木にまとわりつかれ、侵食され、完全に木の根っこに飲み込まれてしまった寺院。
ベトナム戦争で、ベトナム兵の隠れ家となっていた寺院が、アメリカ軍の空爆をうけ、無惨に石組が崩れほぼ壊滅状態にまで破壊された大寺院。
ともに廃墟の姿は同じでも、木に廃墟とされたものはどこかひとつの営みの終焉を感じると同時に人工物を、飲み込み巨大化していく木々の姿に生命力のおぞましさのようなものを感じ。
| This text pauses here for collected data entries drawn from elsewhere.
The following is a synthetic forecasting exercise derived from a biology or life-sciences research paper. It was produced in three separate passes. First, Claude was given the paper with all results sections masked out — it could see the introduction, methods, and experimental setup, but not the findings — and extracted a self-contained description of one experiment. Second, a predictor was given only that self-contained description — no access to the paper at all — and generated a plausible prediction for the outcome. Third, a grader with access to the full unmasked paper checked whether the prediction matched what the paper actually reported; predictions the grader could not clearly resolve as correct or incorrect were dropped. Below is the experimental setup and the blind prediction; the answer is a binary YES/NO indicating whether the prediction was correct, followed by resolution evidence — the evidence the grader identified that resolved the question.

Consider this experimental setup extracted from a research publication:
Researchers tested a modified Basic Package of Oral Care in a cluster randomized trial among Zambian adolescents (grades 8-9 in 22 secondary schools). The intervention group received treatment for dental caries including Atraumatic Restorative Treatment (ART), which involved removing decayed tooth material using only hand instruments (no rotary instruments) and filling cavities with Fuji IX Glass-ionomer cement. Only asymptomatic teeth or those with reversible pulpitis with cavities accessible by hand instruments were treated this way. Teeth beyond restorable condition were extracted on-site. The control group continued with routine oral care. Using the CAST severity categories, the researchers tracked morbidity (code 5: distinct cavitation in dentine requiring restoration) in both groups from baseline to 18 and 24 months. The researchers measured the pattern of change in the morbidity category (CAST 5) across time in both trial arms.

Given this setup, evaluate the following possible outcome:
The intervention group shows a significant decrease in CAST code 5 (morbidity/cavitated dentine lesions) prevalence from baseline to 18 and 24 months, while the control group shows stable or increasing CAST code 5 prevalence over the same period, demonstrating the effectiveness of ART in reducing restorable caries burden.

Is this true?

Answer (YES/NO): NO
爆撃を受けたかつての大寺院は、どこかもの悲しげで。何ともいえぬ感情がわき出て。盗掘にも合い、頭をもぎ取り街に売り飛ばされた頭のない仏像の姿や、跡形もなく瓦礫になったかつての美しいであったろう回廊は、何とも欲や自利で埋め尽くされた人間の業が涌き出ていて、いてもたっても居られなくなる。
壊れた屋根の上のわずかの隙間に根差した生き生きとした木が生い茂り、何とももの悲しく、その姿は天空のラピュタのモデルになったとか。
王様を寺院に迎える折りに踊られた神聖な踊り子の舞台がそのまま残り、華やかなその舞台の下は戦時中の防空壕だった説明を聞く。
最後のまた悲しいお話に心が痛くなっていたら、リーさんがとても優しいことをしてくれて、係員の方も優しい笑顔を手向けてくれて。
思わず手を合わせてお礼をすると満面の笑みで合掌してくれて。
最後に優しい人の心に救われた思いがした。
この舞台の上で踊った踊り子たちはどんな心持ちだったのだろう。爆撃におびえながら、ベトコンと言われた民間の家族たちはどんな思いでこの舞台の下に息を潜めて居たのだろうとかんがえながら、
我が身もふりかえり、平和しか知らずに一生を終えられることのありがたさをしみじみ思う。